-- Begin --

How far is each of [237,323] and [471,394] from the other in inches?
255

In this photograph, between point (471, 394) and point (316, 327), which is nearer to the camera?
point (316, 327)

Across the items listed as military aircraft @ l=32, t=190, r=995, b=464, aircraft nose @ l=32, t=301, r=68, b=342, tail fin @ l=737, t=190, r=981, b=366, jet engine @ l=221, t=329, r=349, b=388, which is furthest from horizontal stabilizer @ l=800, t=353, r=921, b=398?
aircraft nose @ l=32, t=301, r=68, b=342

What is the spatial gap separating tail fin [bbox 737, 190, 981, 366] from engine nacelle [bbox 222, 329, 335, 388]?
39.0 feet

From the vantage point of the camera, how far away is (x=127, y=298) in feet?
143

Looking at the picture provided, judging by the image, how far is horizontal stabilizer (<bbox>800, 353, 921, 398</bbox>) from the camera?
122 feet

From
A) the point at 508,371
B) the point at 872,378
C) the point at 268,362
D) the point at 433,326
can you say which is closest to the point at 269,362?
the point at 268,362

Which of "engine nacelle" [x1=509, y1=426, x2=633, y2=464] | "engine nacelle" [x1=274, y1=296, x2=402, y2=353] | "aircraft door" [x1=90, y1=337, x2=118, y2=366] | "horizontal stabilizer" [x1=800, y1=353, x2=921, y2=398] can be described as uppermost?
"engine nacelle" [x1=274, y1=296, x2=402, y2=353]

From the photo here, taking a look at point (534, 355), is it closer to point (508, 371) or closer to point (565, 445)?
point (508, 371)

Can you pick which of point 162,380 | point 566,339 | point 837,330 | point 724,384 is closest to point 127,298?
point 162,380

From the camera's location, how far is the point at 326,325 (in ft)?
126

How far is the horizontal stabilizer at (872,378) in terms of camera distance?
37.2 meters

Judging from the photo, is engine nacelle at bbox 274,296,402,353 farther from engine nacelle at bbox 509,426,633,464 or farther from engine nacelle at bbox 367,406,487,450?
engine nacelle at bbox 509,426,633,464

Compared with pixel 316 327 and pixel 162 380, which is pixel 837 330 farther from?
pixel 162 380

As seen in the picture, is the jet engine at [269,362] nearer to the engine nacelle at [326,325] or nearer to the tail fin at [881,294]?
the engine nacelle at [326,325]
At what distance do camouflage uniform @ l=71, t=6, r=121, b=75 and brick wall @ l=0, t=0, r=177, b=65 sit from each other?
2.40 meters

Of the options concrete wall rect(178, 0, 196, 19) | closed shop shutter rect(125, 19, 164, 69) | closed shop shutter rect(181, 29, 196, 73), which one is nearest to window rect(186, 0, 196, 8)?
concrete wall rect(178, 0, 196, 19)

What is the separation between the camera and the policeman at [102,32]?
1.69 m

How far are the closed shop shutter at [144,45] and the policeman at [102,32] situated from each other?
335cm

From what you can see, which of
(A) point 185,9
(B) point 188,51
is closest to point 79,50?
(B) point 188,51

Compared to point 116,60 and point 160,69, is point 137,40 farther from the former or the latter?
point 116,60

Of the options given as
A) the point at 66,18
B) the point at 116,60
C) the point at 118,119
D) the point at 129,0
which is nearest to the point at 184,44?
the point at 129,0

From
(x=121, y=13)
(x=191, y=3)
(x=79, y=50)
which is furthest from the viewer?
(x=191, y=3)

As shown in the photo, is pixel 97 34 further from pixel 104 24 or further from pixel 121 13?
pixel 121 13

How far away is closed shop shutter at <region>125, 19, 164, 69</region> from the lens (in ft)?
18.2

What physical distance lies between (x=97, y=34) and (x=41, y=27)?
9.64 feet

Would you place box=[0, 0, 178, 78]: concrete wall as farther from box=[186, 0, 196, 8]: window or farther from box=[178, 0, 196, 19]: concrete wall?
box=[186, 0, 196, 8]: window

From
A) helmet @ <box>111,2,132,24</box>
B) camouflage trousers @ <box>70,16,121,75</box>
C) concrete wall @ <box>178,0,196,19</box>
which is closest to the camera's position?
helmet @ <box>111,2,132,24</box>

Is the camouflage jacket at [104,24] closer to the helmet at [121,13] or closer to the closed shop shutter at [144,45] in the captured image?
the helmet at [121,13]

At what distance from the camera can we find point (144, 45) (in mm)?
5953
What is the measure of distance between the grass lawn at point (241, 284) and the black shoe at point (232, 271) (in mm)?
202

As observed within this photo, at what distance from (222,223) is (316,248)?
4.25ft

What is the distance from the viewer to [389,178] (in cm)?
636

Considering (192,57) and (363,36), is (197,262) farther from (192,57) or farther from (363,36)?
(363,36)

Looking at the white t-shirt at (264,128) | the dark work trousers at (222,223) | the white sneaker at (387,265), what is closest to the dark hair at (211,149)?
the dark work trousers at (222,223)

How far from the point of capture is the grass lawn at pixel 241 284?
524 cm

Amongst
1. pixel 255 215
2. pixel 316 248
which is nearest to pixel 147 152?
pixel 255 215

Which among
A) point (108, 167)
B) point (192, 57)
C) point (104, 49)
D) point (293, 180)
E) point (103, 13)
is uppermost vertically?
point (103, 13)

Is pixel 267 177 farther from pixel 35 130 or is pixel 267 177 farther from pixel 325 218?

-- End --

EXERCISE: Give back exactly the lines that run from the line with "What is the distance" through the close of the material, counting both ends, and nothing more.

ANSWER TO THIS EXERCISE:
What is the distance from the viewer to [389,178] (in cm)?
636

Considering (192,57) and (363,36), is (197,262) farther from (192,57) or farther from (363,36)?
(363,36)

Looking at the white t-shirt at (264,128) | the dark work trousers at (222,223) | the white sneaker at (387,265), what is closest to the dark hair at (211,149)?
the dark work trousers at (222,223)

How far from the point of capture is the grass lawn at pixel 241 284?
524 cm

Amongst
1. pixel 255 215
2. pixel 316 248
which is nearest to pixel 147 152?
pixel 255 215

Which among
A) point (108, 167)
B) point (192, 57)
C) point (104, 49)
D) point (293, 180)
E) point (103, 13)
is uppermost vertically?
point (103, 13)

Is pixel 267 177 farther from pixel 35 130 or is pixel 267 177 farther from pixel 325 218?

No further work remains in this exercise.